-- START Entries supplied --

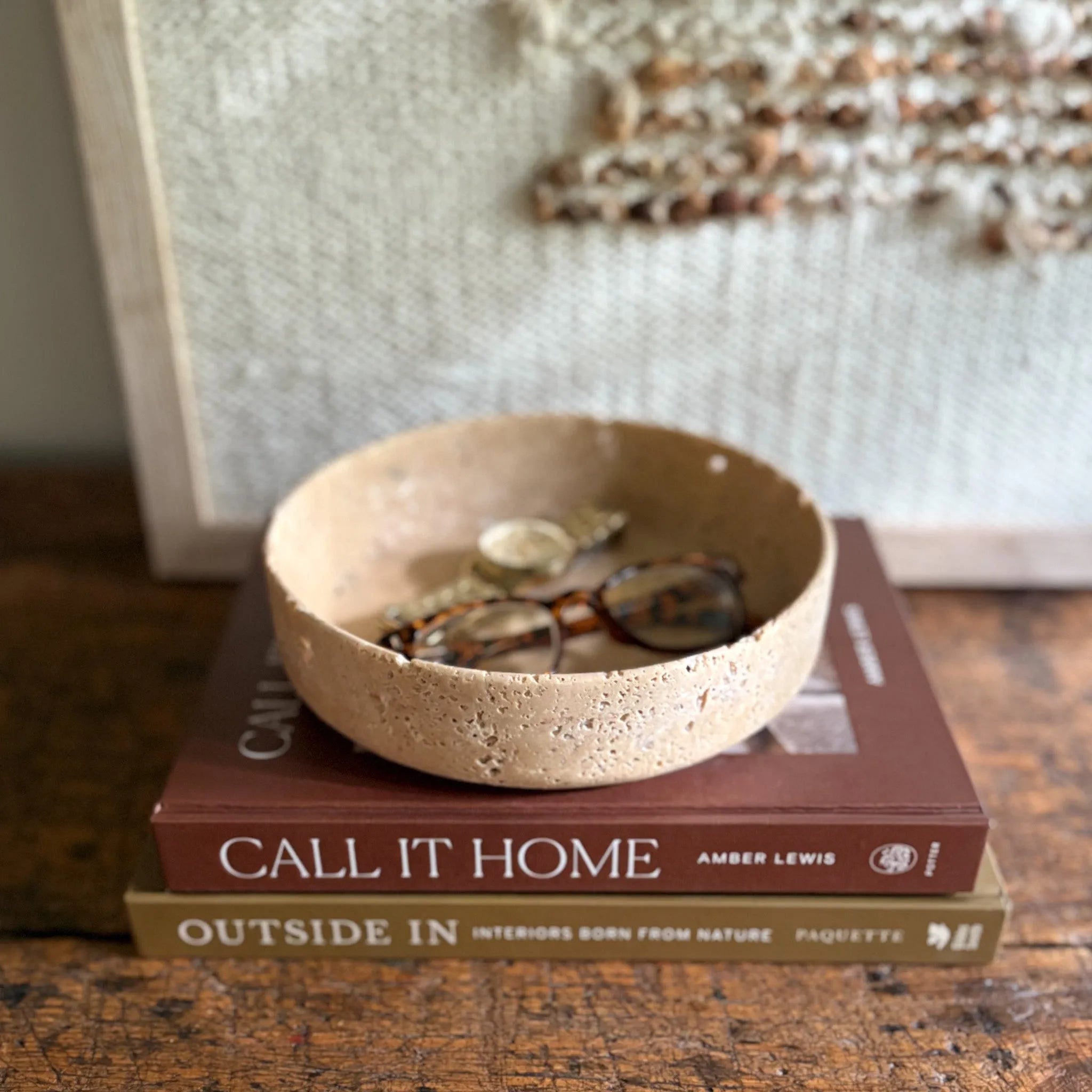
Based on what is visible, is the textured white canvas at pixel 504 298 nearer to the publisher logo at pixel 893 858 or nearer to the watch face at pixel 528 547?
the watch face at pixel 528 547

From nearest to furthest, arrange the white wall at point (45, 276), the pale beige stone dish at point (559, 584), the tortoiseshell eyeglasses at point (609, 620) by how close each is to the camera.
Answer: the pale beige stone dish at point (559, 584)
the tortoiseshell eyeglasses at point (609, 620)
the white wall at point (45, 276)

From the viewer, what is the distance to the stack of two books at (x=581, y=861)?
465 millimetres

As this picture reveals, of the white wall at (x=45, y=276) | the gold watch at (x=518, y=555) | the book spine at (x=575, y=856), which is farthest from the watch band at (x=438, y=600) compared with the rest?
the white wall at (x=45, y=276)

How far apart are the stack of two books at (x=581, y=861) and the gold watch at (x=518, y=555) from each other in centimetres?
10

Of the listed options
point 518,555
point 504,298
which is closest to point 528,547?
point 518,555

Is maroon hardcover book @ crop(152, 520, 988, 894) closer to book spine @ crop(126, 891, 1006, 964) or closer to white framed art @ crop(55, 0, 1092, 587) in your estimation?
book spine @ crop(126, 891, 1006, 964)

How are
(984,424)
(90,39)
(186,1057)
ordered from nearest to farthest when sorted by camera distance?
1. (186,1057)
2. (90,39)
3. (984,424)

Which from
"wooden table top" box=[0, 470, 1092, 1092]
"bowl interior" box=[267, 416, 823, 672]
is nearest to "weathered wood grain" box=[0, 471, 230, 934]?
"wooden table top" box=[0, 470, 1092, 1092]

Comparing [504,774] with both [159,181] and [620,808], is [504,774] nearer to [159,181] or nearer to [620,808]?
[620,808]

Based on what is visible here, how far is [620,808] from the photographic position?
465 millimetres

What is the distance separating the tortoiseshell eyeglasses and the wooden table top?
0.47ft

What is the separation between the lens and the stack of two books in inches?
18.3

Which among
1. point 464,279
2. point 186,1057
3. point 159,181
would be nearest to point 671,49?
point 464,279

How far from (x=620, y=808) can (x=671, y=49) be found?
1.27 feet
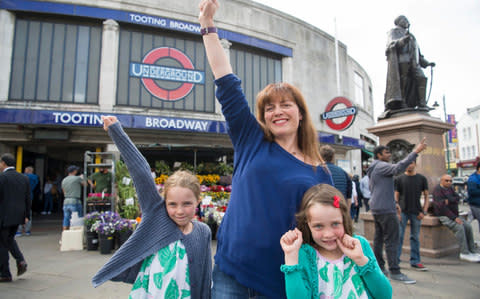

-- END Entries supplied --

Aim -
Reproduce the whole listing above word for word, leaving out the pictures.

Answer below -
Based on what is visible, is the textured white canvas at pixel 504 298 nearer to the publisher logo at pixel 893 858 or nearer to the watch face at pixel 528 547?
the watch face at pixel 528 547

From nearest to furthest, arrange the white wall at point (45, 276), the pale beige stone dish at point (559, 584), the tortoiseshell eyeglasses at point (609, 620) by how close each is to the camera.
Answer: the pale beige stone dish at point (559, 584)
the tortoiseshell eyeglasses at point (609, 620)
the white wall at point (45, 276)

From the viewer, what is the distance to the stack of two books at (x=581, y=861)?
465 millimetres

As this picture reveals, of the white wall at (x=45, y=276) | the gold watch at (x=518, y=555) | the book spine at (x=575, y=856), which is farthest from the watch band at (x=438, y=600) compared with the rest?
the white wall at (x=45, y=276)

How far apart are the stack of two books at (x=581, y=861) and the gold watch at (x=518, y=555) from each other in centimetres?
10

Of the listed options
point 518,555
point 504,298
which is closest to point 528,547?
point 518,555

Is maroon hardcover book @ crop(152, 520, 988, 894) closer to book spine @ crop(126, 891, 1006, 964) or closer to white framed art @ crop(55, 0, 1092, 587) in your estimation?
book spine @ crop(126, 891, 1006, 964)

How are
(984,424)
(90,39)
(186,1057)
ordered from nearest to farthest when sorted by camera distance?
1. (186,1057)
2. (90,39)
3. (984,424)

Which from
"wooden table top" box=[0, 470, 1092, 1092]
"bowl interior" box=[267, 416, 823, 672]
is nearest to "weathered wood grain" box=[0, 471, 230, 934]?
"wooden table top" box=[0, 470, 1092, 1092]

Comparing [504,774] with both [159,181] and [620,808], is [504,774] nearer to [159,181] or nearer to [620,808]?
[620,808]

Based on what is visible here, how far is [620,808] from the photographic position?
465 millimetres

What is the distance separating the tortoiseshell eyeglasses and the wooden table top?
0.47ft

What is the separation between the lens and the stack of two books in inches?
18.3

Which among
1. point 464,279
2. point 186,1057
3. point 159,181
would be nearest to point 671,49?
point 464,279

How far from (x=620, y=808) can (x=671, y=49) be found?
1.27 feet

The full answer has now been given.